Is the decline in income and higher imports affecting state coffers?

According to the IMF's $4.7 billion loan package condition, the Bangladeshi government must increase revenue collection for the state coffers by a specified percentage for FY24, FY25, and FY26 based on the current FY23 revenue collection.

Yet, figures for the first seven months of the current fiscal year show that the National Board of Revenue (NBR) resource mobilization growth has already slowed compared to the same period the previous fiscal year.


Based on an analysis of the NBR's most recent preliminary data, the two most pressing issues are income tax and import and export taxes.

This shows the erosion of income for both individuals and corporations, as well as the subsequent increase in imports.

According to the latest NBR data, income tax growth was 6.49% from July to January of FY23, followed by import and export taxes at 7.74%.

Whereas with 15% rise, VAT followed a reasonable increase and overall tax income collection increased by 18.56% in FY22.

Until December 2022, tax revenue collection increased by 11%.

Tk172,000 crore has been deposited in the state coffers until January, trailing behind the target of Tk189,000 crore set for the period by Tk17,266 crore.

For the last seven months, NBR collected Tk66,602 crore in VAT, Tk53,261 crore in income and travel tax, and Tk52,445 crore in import and export taxes.

Data analysis also reveals that import and export duty collection fell short of the target by Tk11,975 crore, the largest shortfall among the three wings, followed by income tax collection of Tk2,758 crore and VAT collection of Tk2,531 crore.

Last year, the NBR increased income tax collection by 22.23% between July and January.

According to NBR data, 2.8 million taxpayers out of 8.4 million TIN holders filed tax returns in fiscal year 2022-23.

IMF conditions and challenges

The International Monetary Fund (IMF) set a target of increasing Bangladesh's tax GDP ratio from 7.8% to 8.3% by the end of FY24 and to 9.5% by the end of FY26.

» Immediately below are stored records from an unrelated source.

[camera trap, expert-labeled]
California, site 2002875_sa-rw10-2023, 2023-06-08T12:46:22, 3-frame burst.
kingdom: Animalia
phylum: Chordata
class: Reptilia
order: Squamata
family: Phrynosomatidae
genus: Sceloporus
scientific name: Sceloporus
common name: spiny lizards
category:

To meet IMF's condition for the $4.7 billion loan package, the Bangladeshi government needs to raise the revenue by at least an additional Tk65,000 crore by the end of FY24.

As per multilateral lender organization conditions, if the revenue can be mobilized in proportion to GDP after FY26, at least Tk234,000 crore more will be added than the revenue that will be accumulated in the state coffer at the end of FY23.

At the end of FY25, the amount of this additional revenue collection has to generate Tk138,300 crore more than FY23, according to a calculation by Policy Research Institute (PRI) Bangladesh.

To achieve this target and fulfill IMFs conditions, economists are saying that major structural reforms are needed as early as possible.

Economists weigh in

Ahsan H Mansur, executive director of Policy Research Institute (PRI) said: “There is no chance of any change in the situation, unless the government pays attention to reforming the tax department. To meet IMF conditions, major structural reforms are needed as early as possible. But this reform is not just because the IMF says so. This reform is necessary for us. So we would like to implement it as our homegrown agenda.”

Answering a question regarding the main challenges, this former IMF official said that corruption and inefficiency are the main reasons for the tax-GDP ratio remaining at an unsatisfactory level.

Mohammad Abdur Razzaque, chairman of the Research and Policy Integration for Development (Rapid) and research director of the Policy Research Institute (PRI) said earlier that IMF's loan condition on domestic revenue mobilization should be considered as part of a home-grown agenda and the tax-GDP ratio needs to go much higher than what has been suggested.